BACKGROUND & AIMS: :Numerous lines of evidence support a relationship between intestinal inflammation and cancer. Therefore, much attention has recently been focused on the identification of natural compounds with anti-inflammatory activities as a strategy to suppress the early stages of colorectal cancer. Because cocoa is a rich source of bioactive compounds, the present study investigated its anti-inflammatory properties in a rat model of azoxymethane (AOM)-induced colon carcinogenesis and in TNF-α-stimulated Caco-2 cells. A total of forty male rats were fed with control or cocoa-enriched diets (12 %) during 8 weeks and injected with saline or AOM (20 mg/kg body weight) during the third and fourth week (n 10 rats/group). At the end of the experiment, colon samples were evaluated for markers of inflammation. The anti-inflammatory activity of a cocoa polyphenolic extract (10 μg/ml) was examined in TNF-α-stimulated Caco-2 cells, an in vitro model of experimentally induced intestinal inflammation. The signalling pathways involved, including NF-κB and the mitogen-activated protein kinase family such as c-Jun NH₂-terminal kinases (JNK), extracellular signal-regulated kinases and p38, were also evaluated. The results show that the cocoa-rich diet decreases the nuclear levels of NF-κB and the expression of pro-inflammatory enzymes such as cyclo-oxygenase-2 and inducible NO synthase induced by AOM in the colon. Additionally, the experiments in Caco-2 cells confirm that cocoa polyphenols effectively down-regulate the levels of inflammatory markers induced by TNF-α by inhibiting NF-κB translocation and JNK phosphorylation. We conclude that cocoa polyphenols suppress inflammation-related colon carcinogenesis and could be promising in the dietary prevention of intestinal inflammation and related cancer development.
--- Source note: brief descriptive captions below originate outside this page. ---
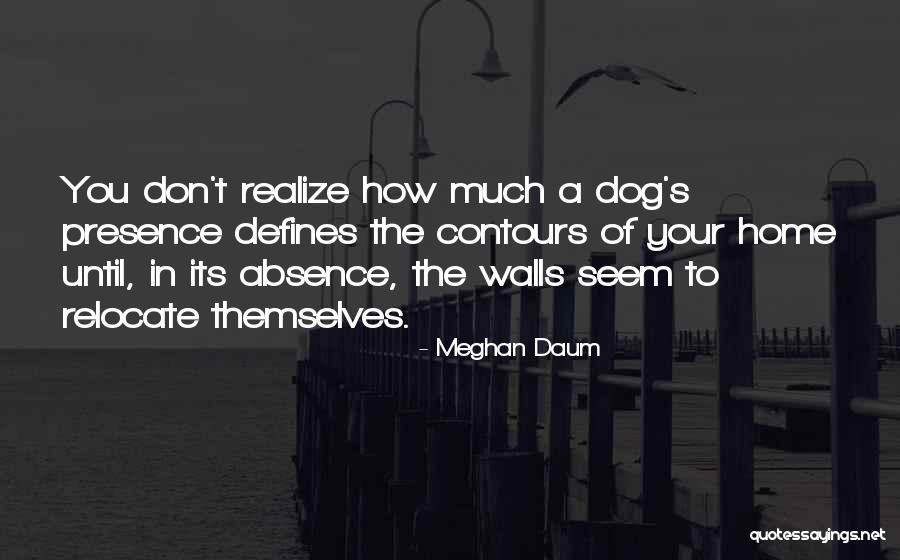 Tideway Quotes By Meghan Daum Tideway Quotes By Meghan Daum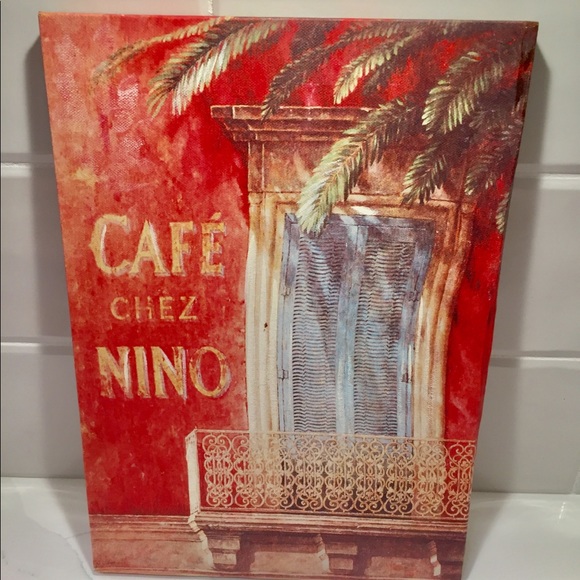 Wall Art Canvas Prints - Picture 3 of 4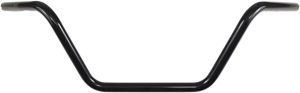 Uniwersalna kierownica motocyklowa DRAG SPECIALTIES Buckhorn medium czarna kierownica motocyklowa 25,4mm Throttle-By-Wire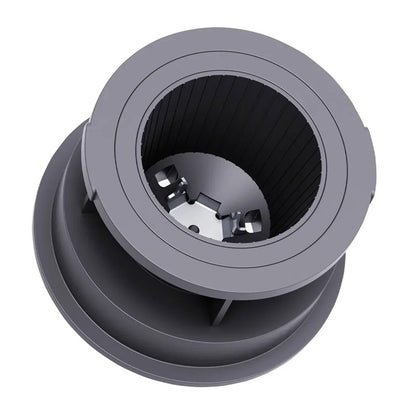Filter set for Outin Nano
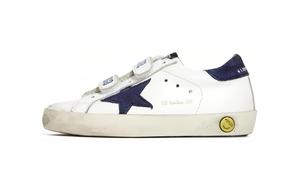 Обувь для малышей Super-Star TD Golden Goose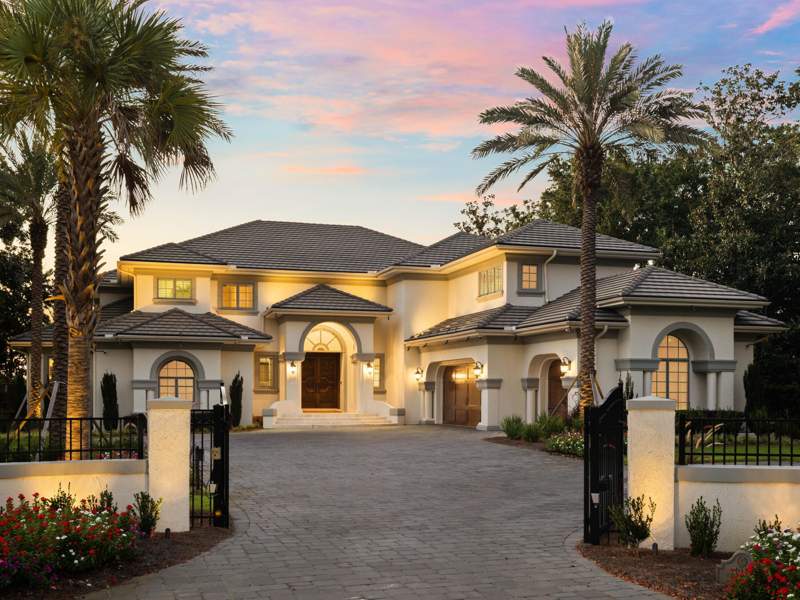 4 bedroom Detached Single Family at 3212 Bay Estates Circle, Burnt Pine, Miramar Beach — photo 5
背景与目标： ：大量证据支持肠道炎症与癌症之间的关系。因此，近来许多注意力集中在鉴定具有抗炎活性的天然化合物上，作为抑制结直肠癌早期阶段的策略。由于可可是生物活性化合物的丰富来源，因此本研究在由乙氧基甲烷（AOM）诱导的结肠癌发生的大鼠模型中以及在TNF-α刺激的Caco-2细胞中研究了其抗炎特性。总共40只雄性大鼠在8周内接受了对照或富含可可的饮食（12％），并在第三和第四周内注射了盐水或AOM（20 mg / kg体重）（每组10只大鼠）。在实验结束时，评估结肠样品的炎症标志物。在可诱导肠道炎症的体外模型TNF-α刺激的Caco-2细胞中检测了可可多酚提取物（10μg/ ml）的抗炎活性。还评估了涉及的信号通路，包括NF-κB和丝裂原活化的蛋白激酶家族，例如c-Jun NH 2末端激酶（JNK），细胞外信号调节激酶和p38。结果表明，富含可可的饮食降低了结肠中NF-κB的核水平，降低了AOM诱导的促炎性酶（如环氧化酶2和可诱导的NO合酶）的表达。此外，在Caco-2细胞中进行的实验证实，可可多酚通过抑制NF-κB易位和JNK磷酸化，有效下调TNF-α诱导的炎症标志物的水平。我们得出的结论是，可可多酚抑制炎症相关的结肠癌发生，并且在饮食预防肠道炎症和相关的癌症发展中可能很有希望。